╭──

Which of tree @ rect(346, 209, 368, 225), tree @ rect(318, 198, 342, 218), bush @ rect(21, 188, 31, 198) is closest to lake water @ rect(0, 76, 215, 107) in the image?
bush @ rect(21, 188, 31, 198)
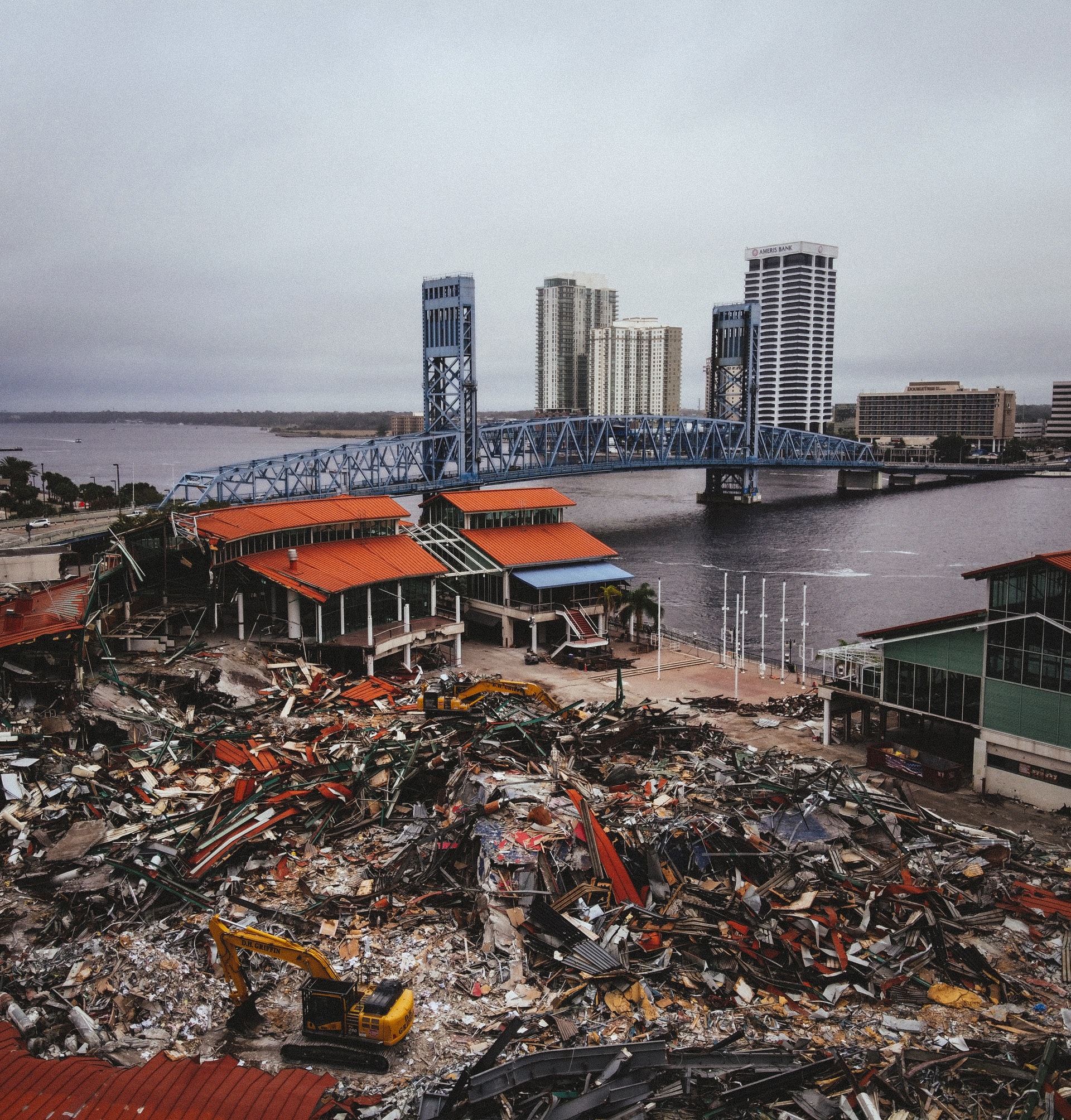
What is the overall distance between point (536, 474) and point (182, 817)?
11544 centimetres

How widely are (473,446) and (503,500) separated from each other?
63948 millimetres

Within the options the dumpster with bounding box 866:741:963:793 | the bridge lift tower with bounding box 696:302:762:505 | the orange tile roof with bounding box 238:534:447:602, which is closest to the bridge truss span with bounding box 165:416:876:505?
the bridge lift tower with bounding box 696:302:762:505

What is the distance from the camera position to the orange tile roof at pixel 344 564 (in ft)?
148

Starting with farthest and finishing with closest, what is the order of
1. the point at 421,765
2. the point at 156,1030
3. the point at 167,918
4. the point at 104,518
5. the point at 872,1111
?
the point at 104,518
the point at 421,765
the point at 167,918
the point at 156,1030
the point at 872,1111

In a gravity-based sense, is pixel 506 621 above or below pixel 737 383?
below

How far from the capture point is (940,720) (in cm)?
3588

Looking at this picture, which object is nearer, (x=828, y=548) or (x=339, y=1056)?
(x=339, y=1056)

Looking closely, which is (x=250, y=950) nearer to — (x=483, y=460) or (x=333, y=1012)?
(x=333, y=1012)

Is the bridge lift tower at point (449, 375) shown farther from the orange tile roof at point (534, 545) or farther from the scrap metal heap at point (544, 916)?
the scrap metal heap at point (544, 916)

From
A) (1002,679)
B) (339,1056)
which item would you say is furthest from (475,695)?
(339,1056)

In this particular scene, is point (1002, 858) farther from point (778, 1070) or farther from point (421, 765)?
point (421, 765)

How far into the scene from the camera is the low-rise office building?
105 ft

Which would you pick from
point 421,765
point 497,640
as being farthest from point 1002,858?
point 497,640

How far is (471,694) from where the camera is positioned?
37.6 meters
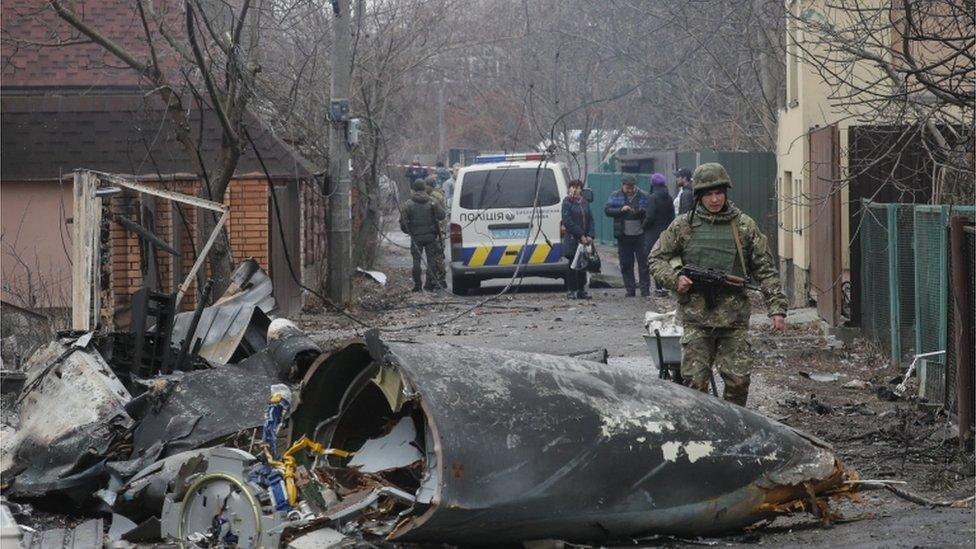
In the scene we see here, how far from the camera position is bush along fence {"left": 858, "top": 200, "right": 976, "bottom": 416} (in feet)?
31.3

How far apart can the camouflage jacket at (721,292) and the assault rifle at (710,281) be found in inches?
1.5

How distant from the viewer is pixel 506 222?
22.7m

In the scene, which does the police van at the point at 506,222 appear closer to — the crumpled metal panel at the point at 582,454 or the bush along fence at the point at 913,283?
the bush along fence at the point at 913,283

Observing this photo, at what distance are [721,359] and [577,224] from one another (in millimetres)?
12691

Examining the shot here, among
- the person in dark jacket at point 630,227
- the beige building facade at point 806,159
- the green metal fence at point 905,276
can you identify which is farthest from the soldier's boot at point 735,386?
Answer: the person in dark jacket at point 630,227

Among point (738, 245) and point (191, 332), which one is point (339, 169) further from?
Answer: point (738, 245)

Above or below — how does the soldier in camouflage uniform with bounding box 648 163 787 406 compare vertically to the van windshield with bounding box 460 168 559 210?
below

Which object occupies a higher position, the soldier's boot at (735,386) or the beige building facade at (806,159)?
the beige building facade at (806,159)

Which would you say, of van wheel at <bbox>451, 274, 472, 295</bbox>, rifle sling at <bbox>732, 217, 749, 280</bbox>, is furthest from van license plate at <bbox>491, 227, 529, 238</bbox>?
rifle sling at <bbox>732, 217, 749, 280</bbox>

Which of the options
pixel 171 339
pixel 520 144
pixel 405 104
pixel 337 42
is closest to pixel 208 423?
pixel 171 339

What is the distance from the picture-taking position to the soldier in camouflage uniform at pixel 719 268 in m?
8.74

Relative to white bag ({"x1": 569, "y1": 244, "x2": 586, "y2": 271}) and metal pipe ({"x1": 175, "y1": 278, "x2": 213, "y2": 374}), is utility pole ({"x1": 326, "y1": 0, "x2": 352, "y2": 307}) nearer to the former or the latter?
white bag ({"x1": 569, "y1": 244, "x2": 586, "y2": 271})

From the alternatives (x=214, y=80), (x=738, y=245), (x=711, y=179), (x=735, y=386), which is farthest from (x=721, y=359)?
(x=214, y=80)

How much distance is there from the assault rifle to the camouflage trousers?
20cm
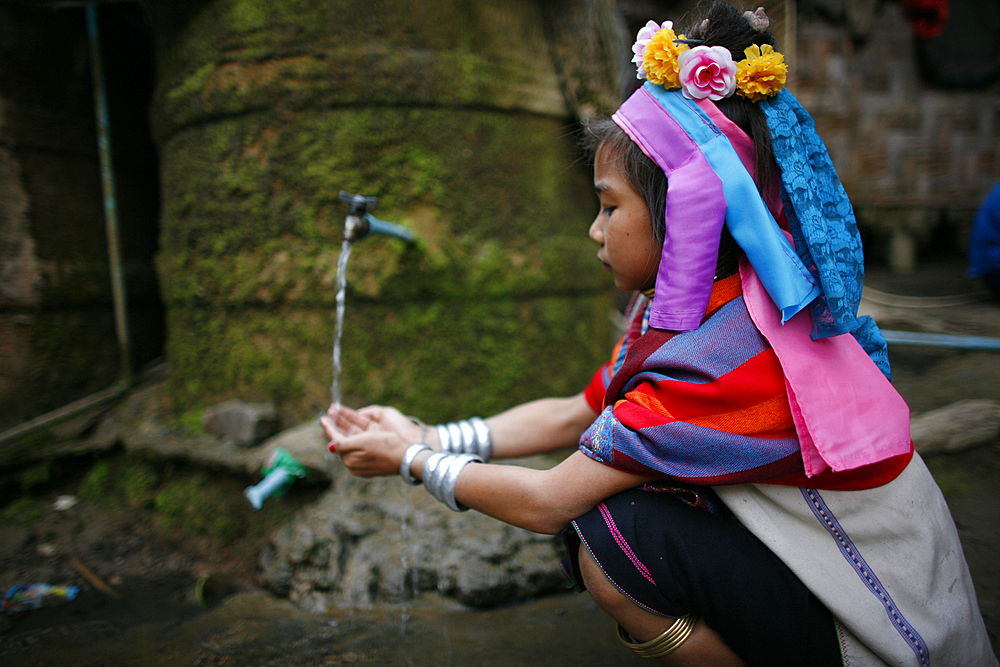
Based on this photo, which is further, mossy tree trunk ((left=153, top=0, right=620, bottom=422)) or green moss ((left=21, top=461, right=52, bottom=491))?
green moss ((left=21, top=461, right=52, bottom=491))

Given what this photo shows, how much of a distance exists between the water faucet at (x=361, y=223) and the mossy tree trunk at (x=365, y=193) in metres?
0.13

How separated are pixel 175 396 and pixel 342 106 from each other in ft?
4.78

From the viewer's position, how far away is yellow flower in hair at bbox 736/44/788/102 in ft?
3.58

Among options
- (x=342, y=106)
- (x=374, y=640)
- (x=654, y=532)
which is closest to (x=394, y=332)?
(x=342, y=106)

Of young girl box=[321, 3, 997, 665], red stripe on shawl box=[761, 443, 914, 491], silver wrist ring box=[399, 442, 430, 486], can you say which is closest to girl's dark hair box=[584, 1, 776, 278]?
young girl box=[321, 3, 997, 665]

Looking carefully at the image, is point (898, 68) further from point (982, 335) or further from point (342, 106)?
point (342, 106)

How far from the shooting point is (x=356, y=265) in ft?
7.61

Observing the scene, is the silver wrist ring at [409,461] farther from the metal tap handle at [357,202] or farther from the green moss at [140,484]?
the green moss at [140,484]

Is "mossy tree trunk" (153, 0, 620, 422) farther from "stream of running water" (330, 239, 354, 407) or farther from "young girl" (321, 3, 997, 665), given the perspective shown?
"young girl" (321, 3, 997, 665)

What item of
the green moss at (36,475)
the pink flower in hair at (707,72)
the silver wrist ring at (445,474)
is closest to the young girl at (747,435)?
the pink flower in hair at (707,72)

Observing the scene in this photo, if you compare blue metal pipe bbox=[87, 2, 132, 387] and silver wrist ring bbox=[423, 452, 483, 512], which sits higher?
blue metal pipe bbox=[87, 2, 132, 387]

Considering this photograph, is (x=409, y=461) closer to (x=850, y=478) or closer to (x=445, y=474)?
(x=445, y=474)

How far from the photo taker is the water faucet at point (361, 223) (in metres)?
1.94

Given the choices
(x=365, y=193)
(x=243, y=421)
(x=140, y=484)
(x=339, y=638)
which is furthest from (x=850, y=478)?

╰──

* [YOUR GOAL] Report only the number of lines in the items above that contain the string "facade", with case treated as significant.

* [COMPLETED EXERCISE] 3